七瀬はふうっと息をはき、眉をしかめながら周囲に目をやる。なんだこれはと文句を言いたい気分でもある。蟲本屋の奥の部屋と同じくらいに濃密な蟲の気配が漂い始めていた。気配が濃すぎて出所が分からない。あの店主に本を渡すということは、やはりそんな一筋縄にいく相手ではなさそうだ。
「なな君、なな君」
光一郎が七瀬の右肩をつつく。
「あれやろ?」
そう指さした先に七瀬も目をやると、部屋の片隅置かれた書き物机の上に1冊の本が置かれている。七瀬は置かれたままの本に向き直り、そっと薄紙を開く。
「『舞踏会・秋』」
「芥川龍之介かぁ。やだなぁ。僕嫌いなんよね」
七瀬が眉をしかめる。七瀬たちに本を渡すためにここに出しているのだろうが、ずいぶん無防備に見える。蟲本屋の店主ですらもう少し厳重に封をした状態で持ち運んでいる。
「これってどんな話だっけ」
「んー。僕もうるおぼえやけど。『舞踏会』はセレブな女子がパーティでイケメンフランス人と踊って、花火みて、老人になる話」
「……そっか」
「あ、なんか菊の花はわんさかでてきたな。『秋』はあんま記憶ないな」
「なんか姉妹の話だったのは覚えてる。姉が妹に好きな人を譲って、いろいろあって妹の家に遊びにいったらなんか思ってたのと違う、みたいになって。……やべぇ、説明が難しい」
「こんどちゃんと読書感想文を書くようにっ」
「お前もなっ」
「ところで。なな君、蟲視えんの?」
光一郎はそう言って本をみつめながら目を細めた。七瀬はゆっくりと周囲を見回しながら首をふる。
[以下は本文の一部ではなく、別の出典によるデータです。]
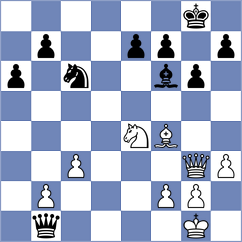 Hoeffer - Lysyj (chess.com INT, 2025)
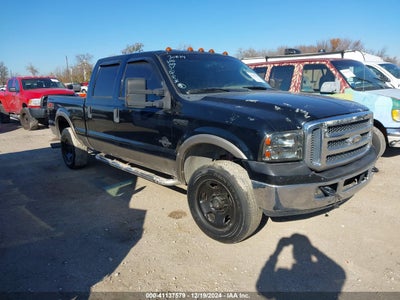 FORD F-250 2006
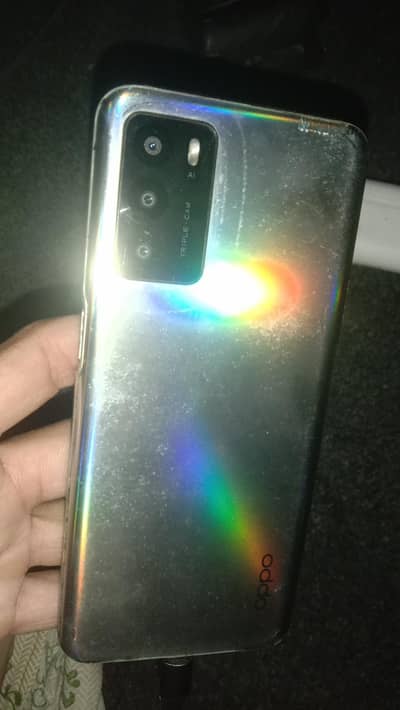OPPO A16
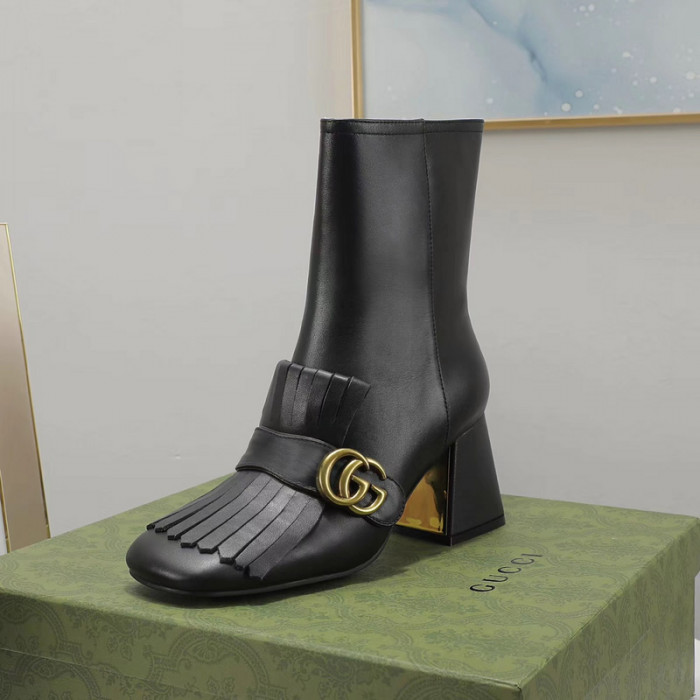 gucc boot m236045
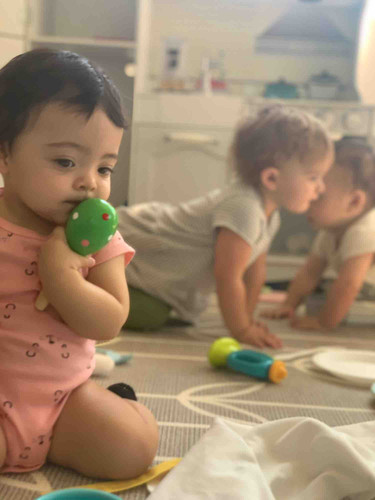 Photo of Tree House Child Care Daycare - Glendale, CA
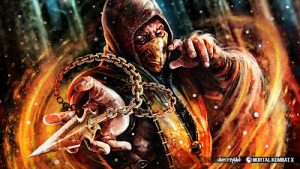 Descargar Mortal Kombat XL Crack PC Gratis + Torrent 2022 3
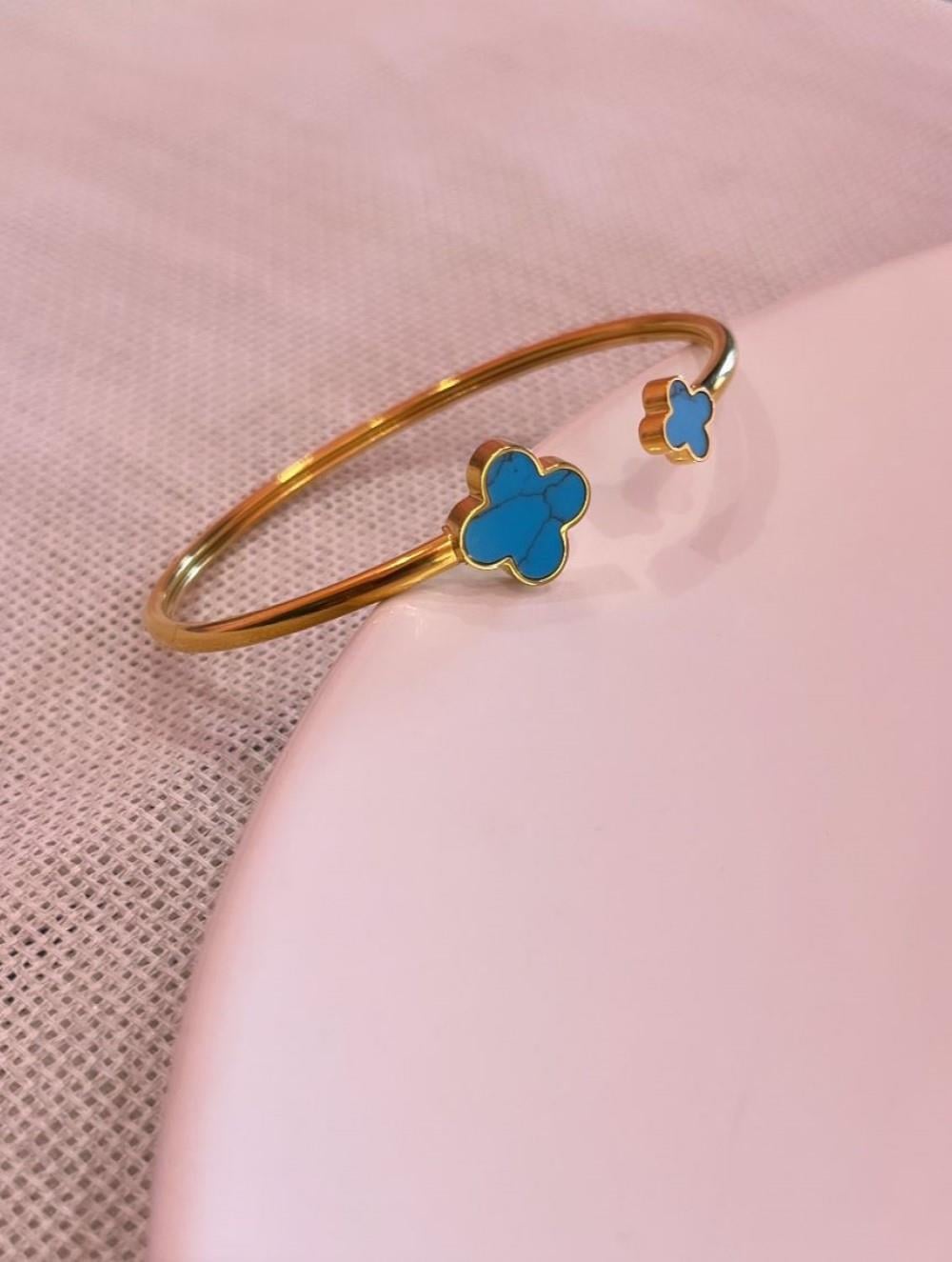 316L İTHAL ÇELİK KELEPÇE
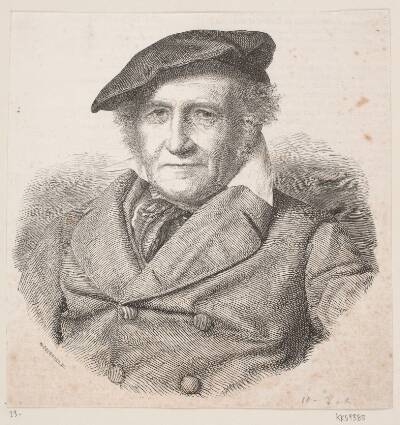 Gustav Friedrich Hetsch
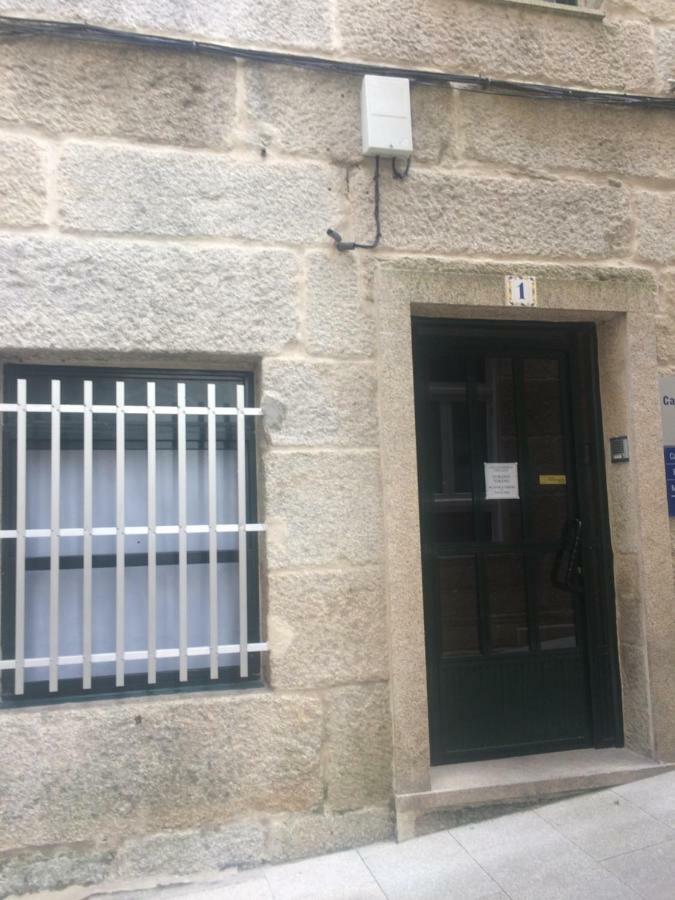 Mi Casita De Cangas Экстерьер фото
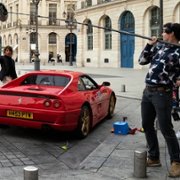 Nouveaux riches - galeria zdjęć - filmweb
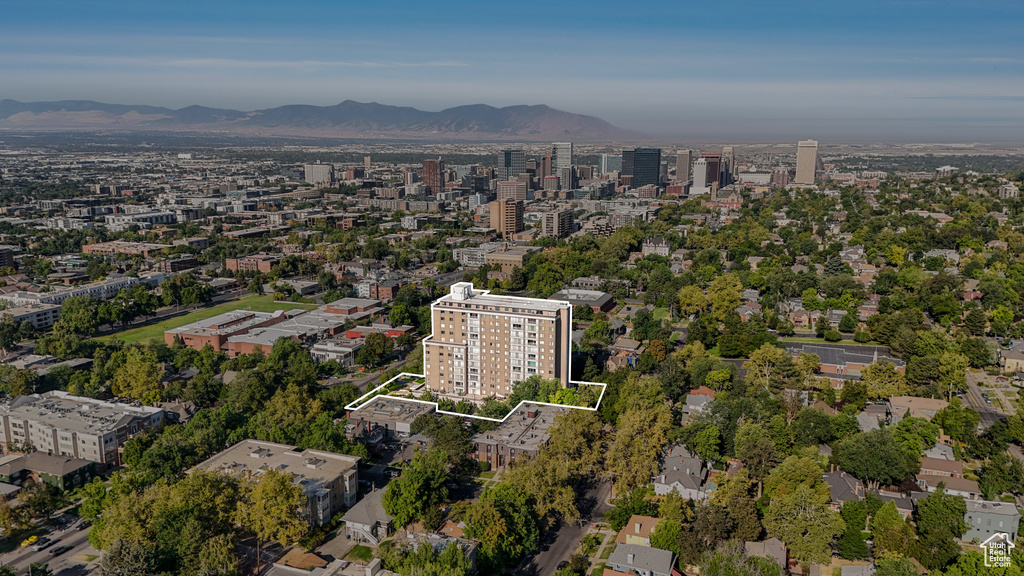 Photo 31 for MLS #2104017 at 777 E South Temple St #3J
「いる、とは思う。ただ、俺の場合は誰かに憑いてたりしないと良くは視えないことがある。光一郎こそ……」
たずねようとして七瀬は途中で口をつぐむ。蟲に憑かれたことのあるものだけ、蟲に干渉できるようになる。ただ、その程度は蟲にどれだけ浸食されたかによる。先日の沙紀くらいだとなんの影響もないときく。では、蟲に干渉できるほどの影響を持つようになるにはどれだけの憑かれかたをされたのだ。光一郎がうそぶいて笑うたびに、大切なものが零れ落ちていくように見えるときがある。何があったのか知らずに、そういう力を期待するのは軽々しいのではないか。目を伏せる七瀬に、はぁ、と光一郎が息をつく。
「なんで七瀬が気に病むかなぁ」
「なんでって」
七瀬は言いかえそうとしたけど、できない。
「ま、ええか。僕にもようわからん。気配はするけどえらい弱ってるのか、なんていうか空っぽっていうか」
「空っぽ? あぁ、確かに」
七瀬はうなずく。感じていた違和感の正体は確かにそういったものだった。少し前まで誰かがいた気配のある部屋と言う感じだ。そこでとある考えに行き当たり、ぱっと光一郎と顔を見合わせる。おそらく同じことを光一郎も考えたのだろう。
「抜け出てる?」
本に憑いた蟲は人の心にとりついて、宿主の望む物語を紡いでいく。心を喰いつくされてしまったら命も奪われる。蟲本屋で取り扱う蟲本は多かれ少なかれそうやって人にとりつき、新たな物語を生み出したものばかりだ。
「本がここにあるってことはそう遠くには行けないだろうけど」
あたりの気配と本に残ってる気配は一致してそうだ。
「じゃあ、本だけ持ってさっさとかえろーや。まだ間に合う」
光一郎が面倒くさいことはごめんだと腰を浮かす。
「そういうわけにはいかないだろ」
「なんで? 今回は、なな君が頼まれたのは本の受け取りだけやん? 蟲の回収やない。月詠堂かてあの店主の友人ならそんじょそこらの本屋やないやろ。蟲がついていようがいまいが関係あらへんやん」
そう言い切られては身もふたもない。反論は弱弱しくなる。
「そうだけどさ……。そもそもあの店主がそんな簡単な依頼をしてくるとは思えない」
「……そうやな。簡単に見えたら見えるほどしっっち面倒なことさせるに違いあらへん」
「実感こもってんな」
「正直、1週間は語れる」
光一郎が笑う。七瀬も笑う。
そのとき、
「やめてっ」
月詠堂の悲鳴が障子の向こうから聞こえ、どさりと人が倒れるような音がした。